Modern çağın en bariz özelliği kutsalının olmamasıdır. İçine aldığı her şeyi kutsaldan arındırır modernizm. Toplumu, insanı, hayatı, bakış açılarını; kutsalı olmayan toplum, kutsalı olmayan insan, kutsalı olmayan eğitim, kutsal olmayan hayat ve bakış açısı haline getirir. Bunun post modern gibi türevleri de aynı manaya gelir. Benzer şekilde modern toplumun değişik adları olan liberalizm, kapitalizm yahut neoliberalizm gibi kavramlar da kutsaldan arındırılmış durumları izah eder. Mesela liberal ekonomi kutsalı olmayan ekonomi demektir. Bundan dolayı modern insan, helal olan on liranın haram olan yüz milyar liradan daha değerli olduğuna inanamaz.

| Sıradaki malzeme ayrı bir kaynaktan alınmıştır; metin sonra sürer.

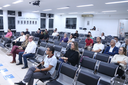 Câmara e Prefeitura realizam treinamento sobre compras públicas e licitações Câmara e Prefeitura realizam treinamento sobre compras públicas e licitações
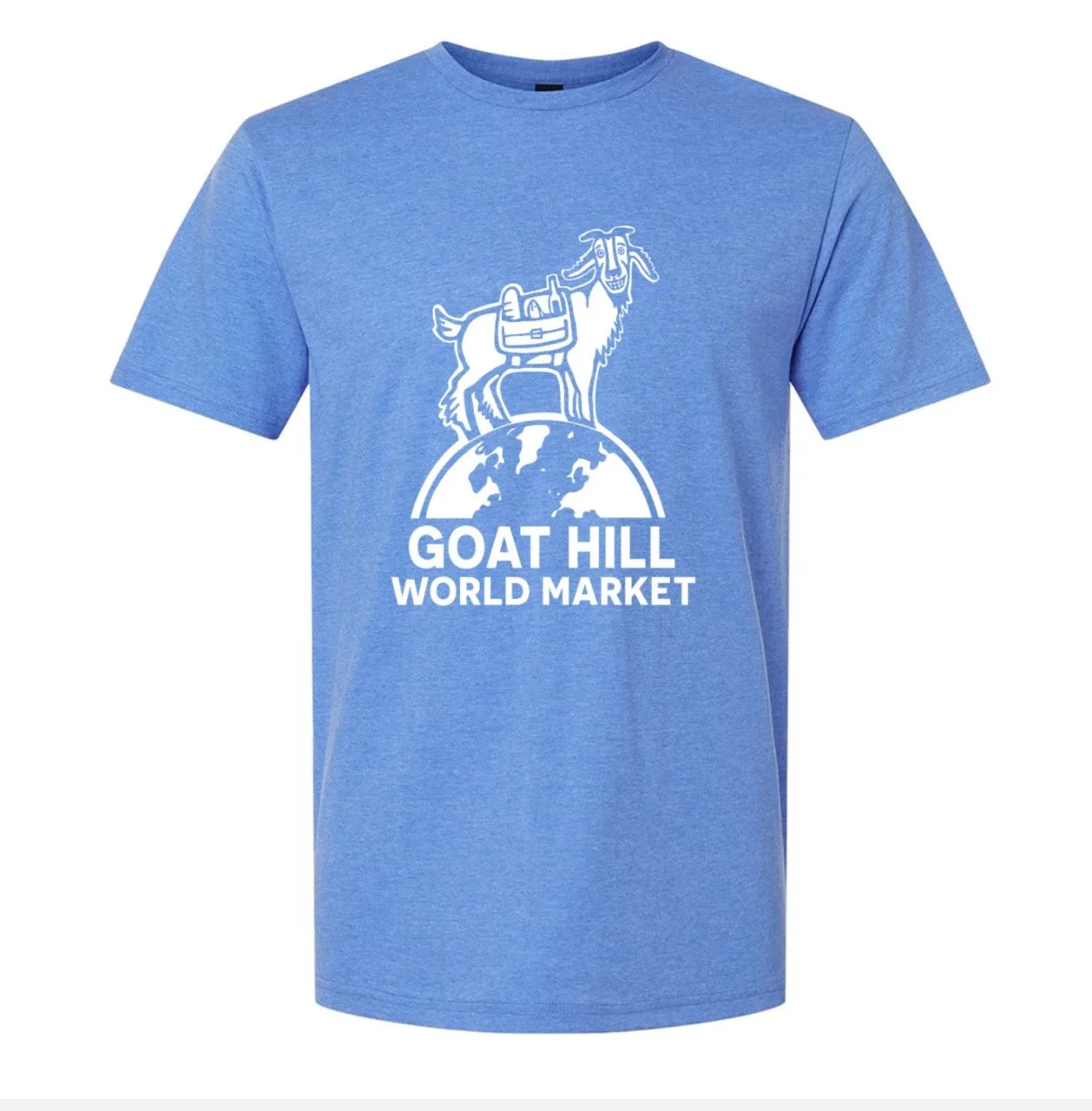 Goat Hill World Market -T-shirt Large.jpeg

Modern eğitim de öyledir. Hiçbir kutsalı kabul etmez. Meselelere kutsal gözle bakmaz. Tarihi, edebiyatı, şiiri hatta dini, matematik gibi görmesi bundandır. Mesela modern insan çok çalışınca çok kazanacağını zanneder. Çok çalışan insanın sadece çok yorulacağına aklı ermez. Rızkın sahibinin rızk konusunda endişe etmeyin emrini, inandırıcı bulmaz bu nedenle.
Modern eğitim, inanmayı önermez, bilgilenmeyi öne çıkarır. İnanmak kutsalın işidir çünkü. İnanmayı bile bilgiyle yapar. İnancın tekeden bile süt çıkarabileceğini ancak teville anlaması bu yüzdendir. Bilgi kutsaldan arınınca geride kalanın ceset olduğunu bilmez. Bilginin mahiyetinin ve değerinin kültürden mülhem olduğunu da bilmez. Kendisine öğretilen evrensellik girdabından çıkamaması bundandır. Bu nedenle mesela ölçme ile değerlendirmeyi ayırt edemez modern insan. Oysa “öğrenci sınavdan 70 aldı” ölçmedir, bunun anlamı (geçti mi kaldı mı) bir değerlendirmedir. Bunu da kültür yapar. Bu nedenle evrenselliğin bir ölçme işi olduğu, değerlendirmeyi kültürün yaptığı anlatılamaz ona. Aynı zamanda hayatın bir ölçme değil değerlendirme olduğu da.
Kutsal olanı gökte arar. Yeryüzüne egemen olan bir göğe aklı ermez modern insanın. Yerden göğe çıkılacağını sanır, anlatılmaz ona gökten yere yükseleneceği. Bu nedenle yukarı çıktıkça düştüğünü göremez. Sanır ki çıkmak yukarı doğru, inmek aşağı doğrudur. Bir aşağı ve yukarı bırakmayan post mondernite, kafasını iyice karıştırır onun.
Bundandır parçalıdır kafası, düşüncesi, hayatı, bakışı ve yaşantısı… Özel ve kamu diye iki hayatı vardır, kişisel düşüncesi ile kamu (iş, akademik vb) düşüncesi farklıdır. Bu nedenle tarafsız olmak diye tuhaf bir derdi vardır. Belirgin bir kişiliği olmadığından gittiği her kaba göre biçim alır. Kimle konuşuyorsa ona göre davranır. Rol yapma konusunda ustalığı da buradan gelir.
Geleceğe odaklanır kutsalı olmayan insan. Geçmişin tek özelliği geçmişliğindendir. Bu nedenle deneye önem verir. Tecrübe eskiye ait nostaljik bir özelliktir. Hayat boyu öğrenmek diye bir şeye inandığından, tecrübeli olmak iyi bir şey değildir. Durağandır ona göre tecrübe.
Hâsılı kelam, kompradorlar bizde çok etkili. Sömürgeci bir eğitimin beklenen akibeti modern insan yaratmaktı. O da oldu. Modern insan yani sömürgeleşmiş insan şimdilerde “eğitimi nasıl kaliteli hale getiririz”in yani “nasıl modernleştiririz”in bir başka ifadeyle “nasıl sömürgeleştiririz”in peşinde koşmaya devam ediyor.